Boone Jenner leads the club in scoring, having tallied 18 goals in 49 games. Patrik Laine (17 in 45), Kirill Marchenko (16 in 37), and Johnny Gaudreau (15 in 58) are within striking distance of the marker, as well. Or, put another way, Jenner, Laine, and Marchenko have a combined 51 goals, aka three more than Connor McDavid's 48 tallies.
The Blue Jackets are joined by the Chicago Blackhawks (Max Domi - 18) and Nashville Predators (Filip Forsberg - 19) as the only three clubs with the dubious distinction. Unsurprisingly, none are in the playoff hunt.
Laine is on a 31-goal pace over 82 games, and Marchenko is a pleasant surprise in an otherwise disappointing season. Gaudreau was unlikely to follow up his 40-goal campaign season from a year ago with his current linemates, and even so, it's hard to be upset about his overall production, as he's somehow managed to tally nearly a point per game (54 points in 58 games) with a rotating cast of lesser-quality linemates than he played with in Calgary. Jenner, who is steady as she goes, really shouldn't be an NHL team's top goal scorer at any point in the season, much less in late February.

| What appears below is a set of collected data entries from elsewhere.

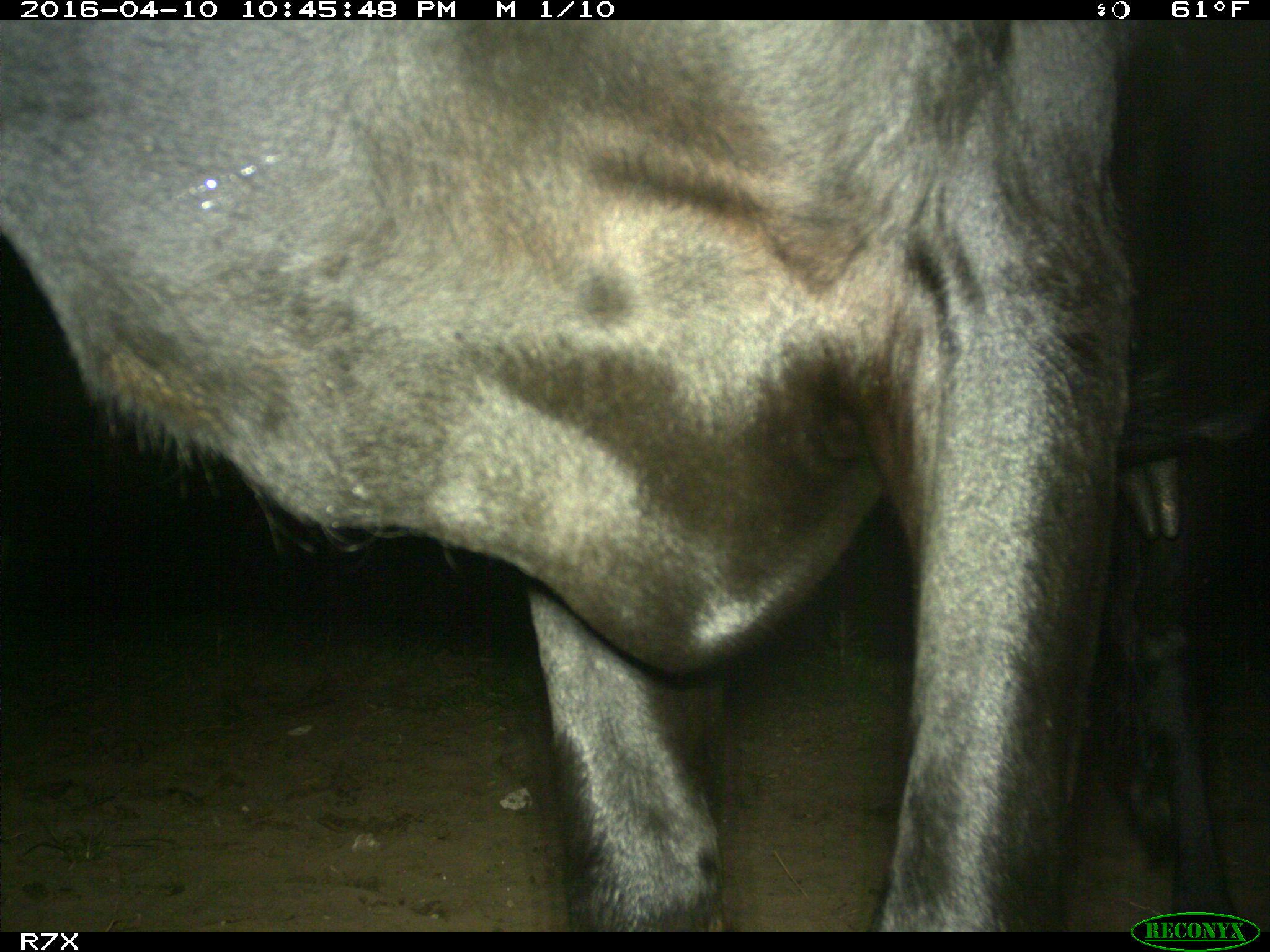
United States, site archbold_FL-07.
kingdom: Animalia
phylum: Chordata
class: Mammalia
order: Artiodactyla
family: Bovidae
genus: Bos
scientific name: Bos taurus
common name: domestic cow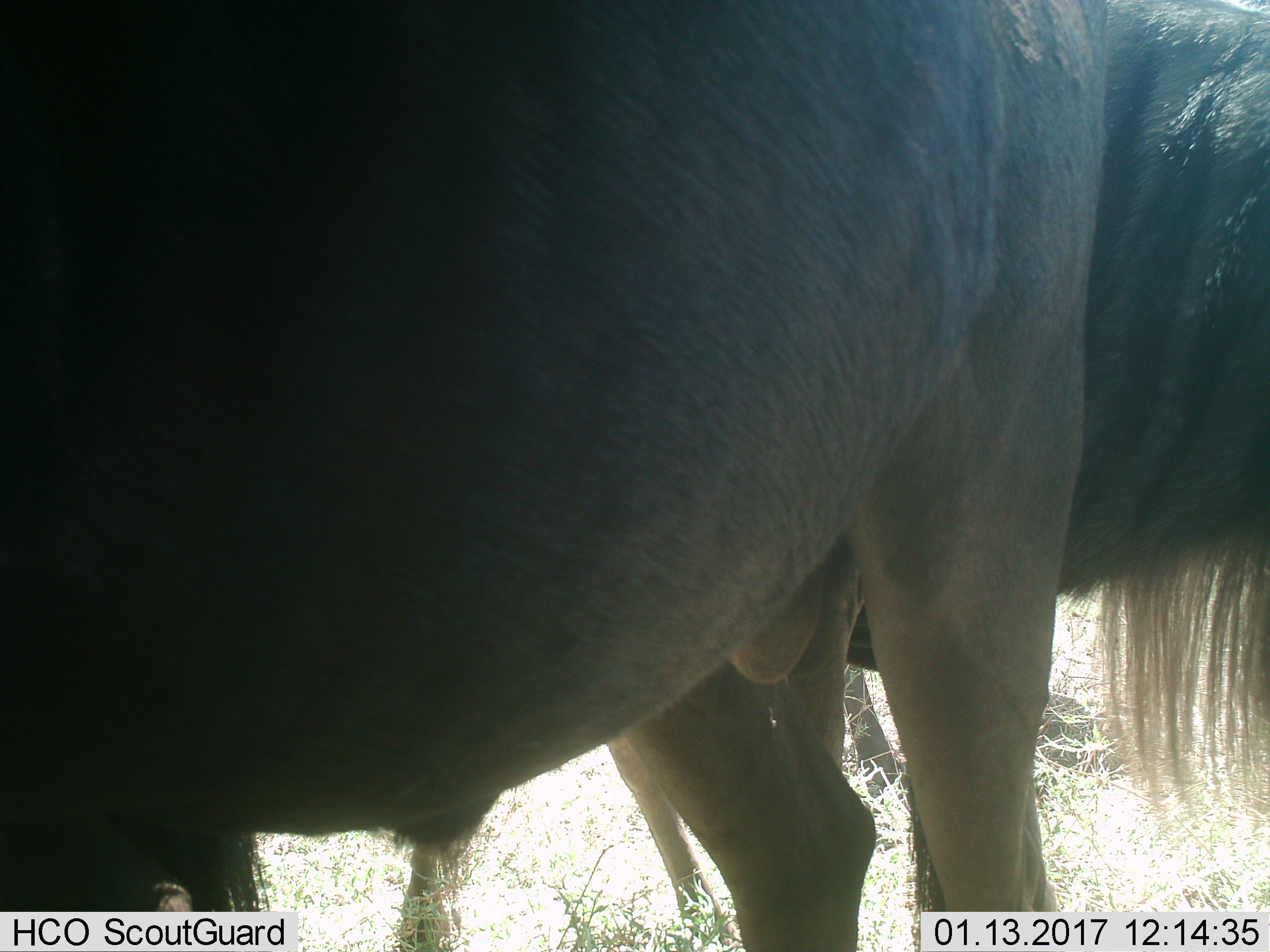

Sunday's loss to the Minnesota Wild crystalized this lack of scoring punch. The club's two goals came from bottom-six wingers Mathieu Olivier and Liam Foudy. In combination, the two forwards have scored seven goals in 95 games this season.
Of course, none of this is terribly surprising. Bad team's are bad for reasons that we can easily discern. Injuries aside, the reality is that opposing defenses don't really have to worry too much about any one singular player popping off for an easy goal. The hope is that Marchenko can follow up this season with a 30-40-goal campaign next season, and that young players like Kent Johnson, Cole Sillinger, and Yegor Chinakhov can develop into more of a scoring threat. Then there's the elephant in the room, which is that the Blue Jackets are inching closer to having a chance of drafting a generational player that will likely lead the team in goal-scoring as early as next season.
Scoring goals is hard to do. If the Blue Jackets are to take a step in the coming years, they'll need to find additional firepower, and in a big way.